Series Tied 1-1 but Islanders Have Been the Better Team
By Lenn Robbins
This was a game the Islanders had no business winning after the first period. Trailing 3-0 with starting goalie and playoff sensation Semyon Varlamov pulled in favor of Thomas Greiss, the Flyers had the Islanders right where they wanted them.
And then Philly’s resident headache, Matt Niskanen, put a big shoulder to chest hit on Scott Mayfield. Suddenly the game changed, the ice tilted and the Islanders scored three straight to force overtime.
A lost draw and some confusion in front of the net cost the Islanders. They lost 4-3 in OT and go into Thursday night’s Game 3 with the series tied 1-1. But make no mistake, the Islanders, with the exception of that first period when the Flyers, as expected, came hard, have been the better team in this series in four periods of six periods.
None of this, of course, is consolation to coach Barry Trotz.
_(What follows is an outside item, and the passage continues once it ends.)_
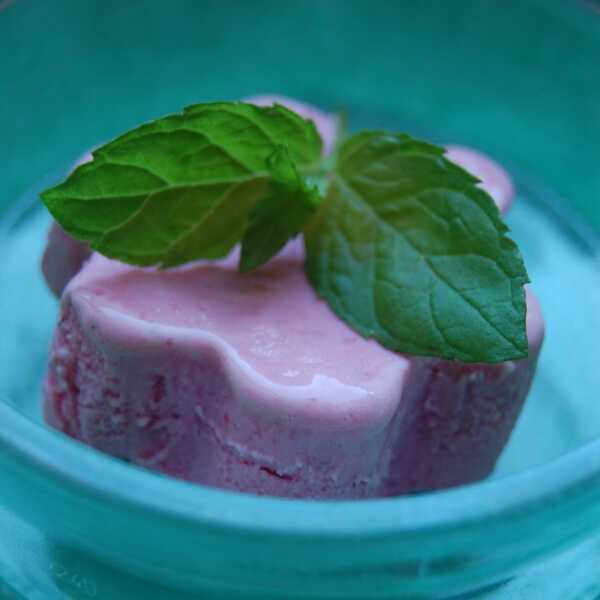 Orzeźwiające lody jogurtowe malinowo-miętowe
But he knows if his team plays as it should from the get-go, the Islanders can win this series. They’ve been the better team.
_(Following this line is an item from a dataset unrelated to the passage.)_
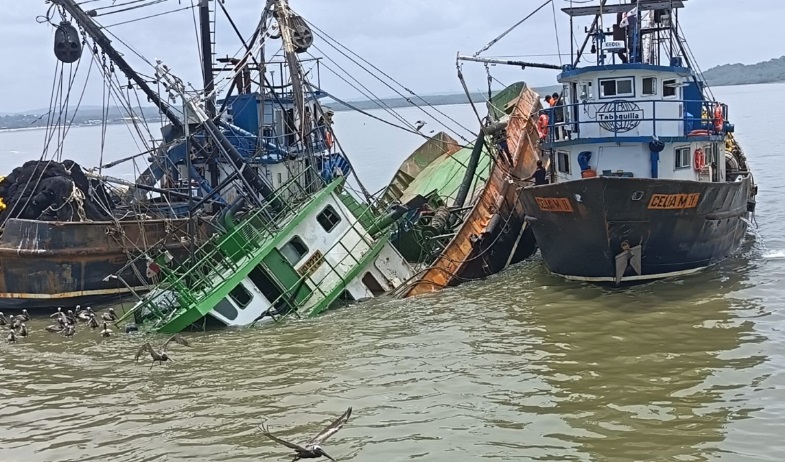 Suspenden pesca para reforzar búsqueda de capitán desaparecido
“You want to complete the comeback, that’s the disappointing part,” Trotz said. “The positive part is it reinforces a lot of the things you do to get back in the game.”
And that’s the mindset the Islanders have going into pivotal Game 3.
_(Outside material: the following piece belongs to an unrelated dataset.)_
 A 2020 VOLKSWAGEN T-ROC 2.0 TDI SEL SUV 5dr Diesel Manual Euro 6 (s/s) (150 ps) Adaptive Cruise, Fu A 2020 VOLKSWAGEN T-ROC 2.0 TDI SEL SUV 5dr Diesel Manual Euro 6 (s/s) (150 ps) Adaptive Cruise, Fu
“I thought we just stuck with it,” Jean-Gabriel Pageau said. “We came back after the first, refocused, made sure we were coming back and just getting back to the simple things, work hard, and do all the simple plays and get back as a unit of five and attack as a unit of five. I thought we did a really good job in the second and in the third to put pressure on them, and that’s why we came back.”
Trotz did not commit to a goalie but with the exception of the first period in which Varlamov might want one of the three Flyers goals back, he has been nothing short of exceptional. In fact, by holding the Flyers scoreless for the first 40 seconds of the game, Varlamov set the Islanders playoff record for shutout hockey by going 138.17 without allowing a goal. Billy Smith held the record of 136.59 set in 1980 when the Islanders were a hockey dynasty.
“We didn’t give him any help,” said Islanders captain Anders Lee said. “That’s not on Varly, that’s on us in front of him. He’s backed us up enough.”